Uma cidade pequena, vizinha da capital acreana, com pouco mais de 22 mil habitantes e muitas histórias para contar. Considerado por muitos um local pacato, já foi uma vila antes de receber o título de município, pela Constituição Estadual de 01 de março de 1963, completando 60 anos em 2023.

A cidade leva o nome de José Guiomard dos Santos, um político mineiro que atuou  no Acre. Ele foi governador do território entre 1946 e 1950, e eleito deputado federal logo em seguida, em 1951, quando apresentou o projeto de lei para elevar o Acre de território federal a Estado, medida concretizada em 1962. No mesmo ano, foi eleito senador.

No entanto, o município até os dias de hoje ainda é conhecido pelo nome enquanto vila: Quinari. Por muitos, visto como um lugar sem futuro, por outros, como lar e aconchego. Cidades pequenas podem, muitas vezes, te laçar e criar uma ligação eterna, que te faz ficar preso lá. Senador Guiomard pode ser, e é, uma dessas cidades.

Imagem: Felipe Souza

Crianças brincando na rua, pessoas passeando com animais, estudantes saindo ou indo para a escola, um certo trânsito de veículos – talvez grande o suficiente para a existência de um semáforo, o que realmente veio a acontecer recentemente, são coisas comuns de se verem por lá.

Pela falta de entretenimento, a população sempre faz as mesmas coisas: tomar açaí na El Shaday local, comer pastel em uma lanchonete ao lado, ir à pracinha situada no Centro da cidade, e, aos finais de semana, para quem gosta, ouvir pagode no ‘Deck Quinari’.

Imagem: Felipe Souza

Reclamações são frequentes por lá, tanto das ruas sem pavimentação, quanto da vizinhança fofoqueira (ou seria a cidade inteira?). Uma cidade pequena pode ter dessas coisas; pessoas que você nunca viu sabem mais de sua vida do que você mesmo.

Imagem: Felipe Souza

Com um único hospital, o Ary Rodrigues, a população geralmente enfrenta grandes filas para um atendimento. Apesar disso, as Unidades Básicas de Saúde estão em abundância por lá, com cerca de 12, contando zona urbana e rural, assim como as farmácias, que são pelo menos oito no pequeno território.

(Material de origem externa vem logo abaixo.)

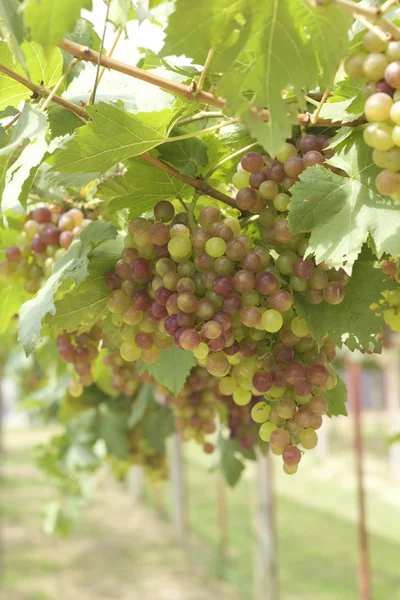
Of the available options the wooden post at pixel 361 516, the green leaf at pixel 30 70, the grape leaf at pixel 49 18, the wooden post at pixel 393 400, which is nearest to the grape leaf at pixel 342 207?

Nos últimos anos, desde a eleição de 2020, com a gestão atual, muitos eventos passaram a acontecer na localidade. Eventos que não aconteciam há muito tempo como, por exemplo, a Expoquinari, uma versão mais modesta da Expoacre, para a população “quinariense”.

Até mesmo histórias (ou estórias) de terror assolam a pequena cidade acreana. Há boatos que, em determinada curva próxima à entrada da cidade, existe um fantasma de uma mulher viúva, que vaga em busca de seu marido. Há relatos de que, sim, ela existe e gosta de assombrar os caminhoneiros, que passam por ali à noite. A “assombração”  é conhecida como Mulher de Branco.

Apesar de tudo, Senador Guiomard é, para muitos, lar, aconchego e casa. De reclamações não pode se safar, até porque seres humanos habitam lá. E quem sabe, possa comemorar muitas outras décadas com gente “presepeira”, pois, segundo os moradores, Quinari é Hollywood.